Stem cells are undifferentiated cells that, when stimulated, have the potential to become other types of cells, making them especially useful in the treatment of injuries and tissue damage. Stem cells can be derived from a patient’s own fat (in the belly or buttocks) or bone tissue (usually from the hip area) and then reinjected into a site of injury. Once injected into the body, local growth factors act on the stem cells, causing them to differentiate, or change, into the cells in the local area where they can replace cells damaged by disease or illness.
Stem cell therapy is used to stimulate healing in many areas of the body and can be especially helpful in treating damage in bone and soft tissues like ligaments, tendons, and muscles, as well as cartilage. It’s commonly used to treat chronic back pain that doesn’t respond to physical therapy, and it can also be used to treat joint damage due to osteoarthritis in the knees and other joints. Ideally, stem cell therapy can help patients avoid or delay some types of surgery including spine surgery and joint replacement.

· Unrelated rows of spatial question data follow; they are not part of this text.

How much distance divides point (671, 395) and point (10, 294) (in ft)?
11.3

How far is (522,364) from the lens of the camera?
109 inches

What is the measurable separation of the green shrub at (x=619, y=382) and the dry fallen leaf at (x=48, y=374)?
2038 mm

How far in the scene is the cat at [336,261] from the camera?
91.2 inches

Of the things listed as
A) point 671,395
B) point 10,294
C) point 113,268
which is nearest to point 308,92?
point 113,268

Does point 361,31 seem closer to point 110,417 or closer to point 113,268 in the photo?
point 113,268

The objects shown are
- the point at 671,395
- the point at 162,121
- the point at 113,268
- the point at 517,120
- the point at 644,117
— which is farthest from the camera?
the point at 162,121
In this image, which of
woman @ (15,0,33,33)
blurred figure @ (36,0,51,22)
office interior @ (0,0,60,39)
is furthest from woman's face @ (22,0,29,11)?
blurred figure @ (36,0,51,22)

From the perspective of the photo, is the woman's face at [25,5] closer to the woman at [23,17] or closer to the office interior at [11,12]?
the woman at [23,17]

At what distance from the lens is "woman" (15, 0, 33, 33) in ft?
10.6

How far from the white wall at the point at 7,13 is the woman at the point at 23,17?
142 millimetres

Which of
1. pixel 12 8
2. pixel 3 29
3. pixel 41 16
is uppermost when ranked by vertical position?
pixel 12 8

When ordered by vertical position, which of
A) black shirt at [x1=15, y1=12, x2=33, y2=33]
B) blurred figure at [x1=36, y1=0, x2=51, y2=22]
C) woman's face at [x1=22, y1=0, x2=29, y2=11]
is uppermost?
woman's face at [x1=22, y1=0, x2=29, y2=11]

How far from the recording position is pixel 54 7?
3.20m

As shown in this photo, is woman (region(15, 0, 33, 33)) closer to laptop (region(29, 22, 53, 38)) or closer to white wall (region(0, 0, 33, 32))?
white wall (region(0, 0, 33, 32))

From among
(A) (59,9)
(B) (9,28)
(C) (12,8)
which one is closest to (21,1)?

Stem cell therapy is performed as an outpatient procedure, with extraction and reintroduction of stem cells performed on the same day. During the procedure, stem cells are extracted and then processed to separate the cells from other materials. Extraction can be performed using local anesthetics to numb the area. Next, the cells are reinjected into the injury site where they can immediately begin to differentiate and stimulate tissue repair and regeneration. During extraction and injection of the cells, a special X-ray device called a fluoroscope will be used to guide needle placement for optimal accuracy.
In most cases, patients will experience optimal benefits about one to three months after treatment, once the stem cells have a chance to differentiate and replace damaged tissue. Most patients experience benefits from a single treatment, but when needed, treatment may be repeated.